[HamWAN PSDR] Service Impact Notice

Fri Mar 11 16:23:33 PST 2016

Thanks Ed/Sam/Nigel/Bart/all for the thoughts.

First and foremost I want to make sure that I am in NO way criticizing the huge amount of effort that has gotten us this far, OR  the efforts of ANY individual who put their time and energy into the project.  As a past casualty of throwing myself into “the cause” I know all too well the toll it can take, and I sincerely appreciate the time everyone has invested.

It is also precisely for that reason that I brought the topic up.   Like many other well intended projects, HamWAN has reached a threshold that it must pass in order to continue to grow, or that it must stay below and be content with what it has achieved.  Without some form of change, HamWAN (and HamWANs throughout) face the same risks as a lot of other amateur-related efforts – namely to “die on the vine” due to lack of support and eventual “creator” exhaustion.  I would also hate to see all of this effort, goodwill, and potential be wasted if HamWAN were to fold or otherwise fail to reach it’s potential.  The vision is valid, and the potential in the 2nd and 3rd generations of amateur WAN connectivity and communications is truly enormous.  It is only fair that we continue to mold the idea of HamWAN as necessary to see that the work that has been done is not in vain, and that the efforts of the creators are rewarded and grown in the future.  /sap /sermon

I submit that the separation of Operations and Development is not as much a staffing need as it is a MENTAL need – although additional people devoted to both areas would obviously be beneficial.  

In the beginning EMCOMM was identified as an amateur-related activity that could really benefit from what HamWAN could bring to the table.  Conversely, EMCOMM also has the potential to provide HamWANs with access to high value sites to deploy and establish coverage.  These needs are highly symbiotic and also carry responsibilities.  There have been numerous amateur efforts to implement digital communications that have been successful in pockets yet failures overall.  D-star, packet, you name it.  Most of it boils down to complexity to the end-point operator.  How many hams can (or care to know) how to tweak a TNC, only to have RF, radio parameters, TNC parameters, or the operator on the other end not be able to complete a message.  Over the years a lot of time and expense has been put into amateur “solutions” by Served Agencies, only to have them lie unused today.  HamWAN shares some of those risks, but not all.  The use of current (and cutting edge) networking technology eliminates one of the pitfalls of packet – namely obsolescence.  Yes, packet still has its place but it’s not high speed, high volume data communications.  In order to be accepted in EOCs and other EMCOMM sites, HamWAN must “mentally” be better than the alternatives.  It has to be reliable, robust, and treated like a serious disaster resource platform.  While one of the attractions of HamWAN is to provide an environment for amateur experimentation, it CANNOT be done on parts of a network that are we are asking EMCOMM entities to help fund, provide sites for, and operate on behalf of.  If EOCs are providing cell sites that are down 10, 20, or 50% of the time due to network “experimentation”, misconfigurations, or hardware failures that we don’t have the manpower to support, there is little incentive to spend public money on yet another amateur “solution” that will not work when it’s actually needed.  Conversely, we need to “build” an environment that lends itself to as little human “babysitting” required as possible, while allowing the necessary experimentation to continue advancing the art.

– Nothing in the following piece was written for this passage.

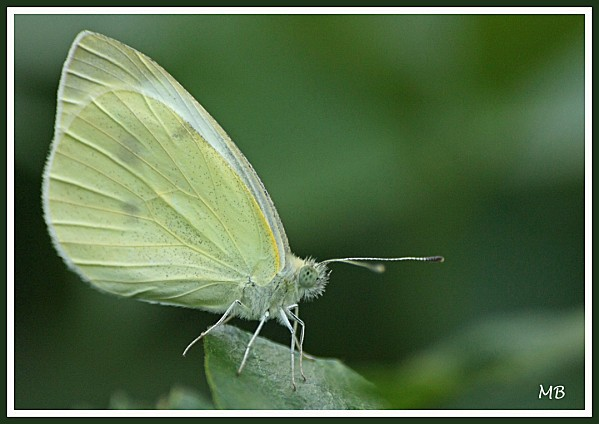 Insectes 01 0962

As mentioned in a couple of emails, expectation management is key.  This applies both ways.  We are asking to be invited, but also need to evolve where we (HamWAN) can be counted on.  We can go the path of setting up parallel but separate networks for EMCOMM and HamWAN as an experimentation platform.  Unfortunately we either double the hardware at each site to support both (and the support needs), or we lose potential sites due to lack of supporting entity(ies).  I argue that having EMCOMM being supported as a key component of ALL HamWANs in a single network is the most beneficial to both communities.  EMCOMM gets a disaster communications solution that doesn’t exist elsewhere at a cost that doesn’t sink taxpayer funded budgets, and for that “price” amateur-based HamWANs get access to premium sites that would not otherwise be available.  If this model still makes sense now that HamWAN is in year 3 or 4, then it is merely a question of how best to set things up to continue moving forward.

The points of separating Operations and Development are more mental and organizational in nature.  By creating the distinction, you accomplish the following:

1)       Offloading (with documentation and guidance) the daily maintenance tasks to others in manageable bites – even more so with greater automation

2)       Establish that network stability and reliable operation take priority over all else.

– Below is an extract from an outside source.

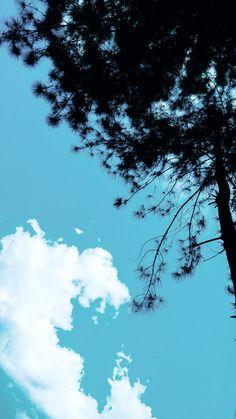 At Hutan Pinus Talaga Pancar |  Majalengka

3)       Development and change management happen under a framework within a group / email list.  i.e. – avoid the situations where changes are implemented partway due to the only guy working on it having 20 minutes after work before going to bed and then something elsewhere goes down via unintended consequences.  It’s not a slam on anyone, it’s basic change management that we all use at work.

4)       Involve more people by creating roles that are less technically encompassing in scope – i.e. – not everyone needs to be a telecom, Microsoft, or Amazon network engineer to be able to contribute.

5)       And this list can go on…

To Bart’s most recent points I have no disagreement that as much as possible can (and should) be automated.  At the end of the day though, somebody (or a few somebodies) have to call the shots on when and how network changes, maintenance, and support happen.  This is more from a standpoint of making fundamental changes to the infrastructure design.  Easy examples would be changes in routing protocols, global router settings changes, manual changes to accommodate temporary network conditions or outages that may unintentionally conflict with automated features, etc.

I didn’t get a copy of Ed’s email that discussed Phase 1 and Phase 2 issues, so I’ll have to pass on that.  Initially I didn’t get Nigel’s response either until I got it in one of Bart’s replies.   Not sure what’s going on there.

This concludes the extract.